**Directions for this task**
Count the lines in the records below that contain the string "small", and give only that number.

# START OF Task data

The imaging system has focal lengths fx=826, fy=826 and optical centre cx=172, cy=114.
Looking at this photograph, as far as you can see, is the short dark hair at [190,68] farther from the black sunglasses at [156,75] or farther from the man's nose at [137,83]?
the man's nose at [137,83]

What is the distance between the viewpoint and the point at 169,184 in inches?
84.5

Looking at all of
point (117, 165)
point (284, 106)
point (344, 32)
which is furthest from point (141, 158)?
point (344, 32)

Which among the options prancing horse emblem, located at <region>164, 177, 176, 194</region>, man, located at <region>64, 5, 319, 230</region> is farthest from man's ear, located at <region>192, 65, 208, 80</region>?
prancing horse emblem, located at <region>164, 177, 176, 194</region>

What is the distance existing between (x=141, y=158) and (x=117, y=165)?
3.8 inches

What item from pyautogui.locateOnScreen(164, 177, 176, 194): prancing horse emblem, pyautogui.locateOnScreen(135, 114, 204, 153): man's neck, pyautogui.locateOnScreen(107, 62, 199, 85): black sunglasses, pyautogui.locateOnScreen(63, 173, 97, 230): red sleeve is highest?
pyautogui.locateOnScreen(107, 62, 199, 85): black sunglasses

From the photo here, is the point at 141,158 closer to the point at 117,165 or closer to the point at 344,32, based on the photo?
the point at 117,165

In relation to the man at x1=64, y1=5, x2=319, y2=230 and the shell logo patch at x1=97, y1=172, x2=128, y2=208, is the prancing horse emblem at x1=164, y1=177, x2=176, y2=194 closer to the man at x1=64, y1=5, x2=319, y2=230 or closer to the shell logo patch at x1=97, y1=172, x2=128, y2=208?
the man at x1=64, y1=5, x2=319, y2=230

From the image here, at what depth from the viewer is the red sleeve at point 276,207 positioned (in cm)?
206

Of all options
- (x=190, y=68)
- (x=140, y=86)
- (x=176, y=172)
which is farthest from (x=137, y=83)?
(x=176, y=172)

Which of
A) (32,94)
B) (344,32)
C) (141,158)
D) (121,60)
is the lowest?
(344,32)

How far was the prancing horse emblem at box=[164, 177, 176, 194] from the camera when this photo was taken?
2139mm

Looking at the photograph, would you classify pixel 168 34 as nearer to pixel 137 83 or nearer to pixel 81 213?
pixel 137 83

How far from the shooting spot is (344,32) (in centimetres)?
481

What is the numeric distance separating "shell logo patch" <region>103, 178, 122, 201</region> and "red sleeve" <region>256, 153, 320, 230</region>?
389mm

# END OF Task data
# START OF Task data

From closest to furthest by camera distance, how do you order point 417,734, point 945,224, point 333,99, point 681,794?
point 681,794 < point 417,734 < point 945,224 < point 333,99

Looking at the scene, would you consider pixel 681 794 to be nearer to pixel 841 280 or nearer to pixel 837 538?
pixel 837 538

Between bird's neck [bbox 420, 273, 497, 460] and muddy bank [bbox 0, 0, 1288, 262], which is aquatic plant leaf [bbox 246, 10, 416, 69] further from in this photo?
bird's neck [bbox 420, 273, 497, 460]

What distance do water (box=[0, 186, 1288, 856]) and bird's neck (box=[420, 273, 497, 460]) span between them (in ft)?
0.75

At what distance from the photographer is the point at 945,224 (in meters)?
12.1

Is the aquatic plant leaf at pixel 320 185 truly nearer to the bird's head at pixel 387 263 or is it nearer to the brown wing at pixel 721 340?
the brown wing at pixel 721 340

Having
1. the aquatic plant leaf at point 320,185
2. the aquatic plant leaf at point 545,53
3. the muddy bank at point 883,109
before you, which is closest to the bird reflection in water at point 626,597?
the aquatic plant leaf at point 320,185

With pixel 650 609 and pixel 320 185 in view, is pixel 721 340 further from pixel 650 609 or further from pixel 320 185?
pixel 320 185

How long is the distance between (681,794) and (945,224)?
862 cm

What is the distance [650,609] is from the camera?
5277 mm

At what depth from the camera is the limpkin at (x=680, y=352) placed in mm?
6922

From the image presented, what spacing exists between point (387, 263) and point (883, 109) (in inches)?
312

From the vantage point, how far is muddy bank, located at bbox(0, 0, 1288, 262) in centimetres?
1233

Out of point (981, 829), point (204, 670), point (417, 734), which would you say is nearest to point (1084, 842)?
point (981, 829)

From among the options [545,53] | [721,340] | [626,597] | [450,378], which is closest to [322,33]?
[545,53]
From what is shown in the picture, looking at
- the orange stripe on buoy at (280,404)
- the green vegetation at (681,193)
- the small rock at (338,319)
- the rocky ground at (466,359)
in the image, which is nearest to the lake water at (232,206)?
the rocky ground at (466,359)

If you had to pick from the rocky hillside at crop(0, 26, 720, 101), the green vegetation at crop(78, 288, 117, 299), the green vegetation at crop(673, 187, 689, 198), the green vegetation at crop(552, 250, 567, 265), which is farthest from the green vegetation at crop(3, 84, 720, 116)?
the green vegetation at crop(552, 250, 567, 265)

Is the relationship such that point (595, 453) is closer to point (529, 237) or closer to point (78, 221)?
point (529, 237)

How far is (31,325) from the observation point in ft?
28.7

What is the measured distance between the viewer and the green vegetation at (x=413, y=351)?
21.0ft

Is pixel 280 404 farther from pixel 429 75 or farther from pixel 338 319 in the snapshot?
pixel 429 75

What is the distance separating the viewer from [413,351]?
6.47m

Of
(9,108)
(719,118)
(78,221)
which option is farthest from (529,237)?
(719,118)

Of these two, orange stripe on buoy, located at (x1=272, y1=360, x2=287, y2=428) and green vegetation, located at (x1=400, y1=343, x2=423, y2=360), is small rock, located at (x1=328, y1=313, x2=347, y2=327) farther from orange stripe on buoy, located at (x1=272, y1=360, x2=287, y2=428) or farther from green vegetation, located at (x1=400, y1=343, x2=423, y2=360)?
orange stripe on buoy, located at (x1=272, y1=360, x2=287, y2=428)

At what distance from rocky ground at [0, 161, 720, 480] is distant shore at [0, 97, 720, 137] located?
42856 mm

# END OF Task data

**Solved exercise**
2